Talk therapy: East meets West.
The Morita and Naikan therapies, both developed in the first half of the 20th century in Japan, are directed at conflict resolution of anxiety and adjustment disorders as we define them in DSM-IV. Their strength lies not so much in their methodology--which in Japan requires inpatient stays and long periods of meditation--but in the concepts of learning new skills for living, coping with here and now issues, and developing action-oriented thinking and behaviors to overcome difficulties.
In short, these therapies focus on the use of readjustment strategies to treat distressing emotional issues as defined in the Eastern culture. Does this sound familiar as we define our cognitive therapies?
Today, the popular press seems to be focusing more and more on the efficacy of talk therapy. Does talk therapy have a place in medical care? Can it be codified and measured? What do outcome studies show, and who and what works best?
The answers, of course, are far from clear, but as a behaviorist/cognitive therapist who developed the learning, philosophizing, and action (LPA) technique, I can assure the doubting public that talk psychotherapy works and that its effect is, indeed, measurable.
Years ago, when I was a resident at NYU Medical Center/Bellevue Hospital Center, the residents were mainly divided into two groups: those who were committed to psychoanalytic psychotherapy and planned to continue at one of the psychoanalytic institutes in the area, and those who wanted to focus more on how we can make it better for our patients in the here and now. As you might guess, I preferred the latter group.
Over the years, I've learned to appreciate the Morita and Naikan therapies, which emphasize learning new skills based on what we expect to encounter in daily life. To me, these therapies fit in with several other Western psychotherapies that were being developed around the same time.
Group and family therapy, for example, began to develop alternatives to traditional psychotherapies. Using techniques involving education, insight, learning, relearning, and the building of hope for a better set of adjustments in one's life, Dr.

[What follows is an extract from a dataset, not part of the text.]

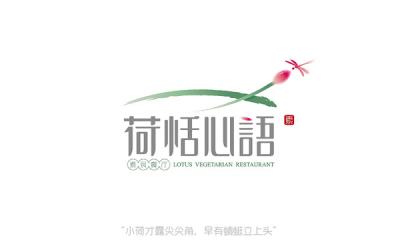 荷恬心语素食餐厅品牌必赢体育官方app(lo...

Irvin D. Yalom and Dr. Salvador Minuchin made enduring changes in the way psychotherapy was delivered to groups and families. Albert Ellis, Ph.D., Dr. Frederick "Fritz" Perls, and Carl Rogers, Ph.D., all made substantial contributions to the processes of rethinking maladaptive behaviors, ideas, and perceptions, and adding new and more effective skills in living more comfortable emotional lives.
Even group awareness programs such as the Erhard Seminar Training (est), where thousands of participants had to get "it" in learning redirecting techniques, became popular. The most important development in rethinking approaches to psychotherapy, I believe, came in the cognitive-behavioral therapy as put forth by Dr. Aaron T. Beck. His codified and measured approach made it possible for an organized medical model of helping and healing to be followed.
Today, "cognitive therapy" has become an almost household term, and more and more mental health consumers ask for it. Unfortunately, far too many therapists are committed to unsubstantiated historical conflict resolution theories with little or no interest in more successful relearning/rethinking approaches.
The Morita and Naikan therapies, as developed in Japan, require a beginning term of voluntary inpatient care when regulation of the patient's daily life takes place, something we do in this country with alcohol and substance abuse rehabilitation programs. Both therapies use different formats of meditation and teaching as the cornerstone of treatment, and reeducation in negotiating life's problems with a different mindset appears to be the guiding principle in both therapies. In the United States, some Morita and Naikan treatment approaches are used, but without the inpatient care component.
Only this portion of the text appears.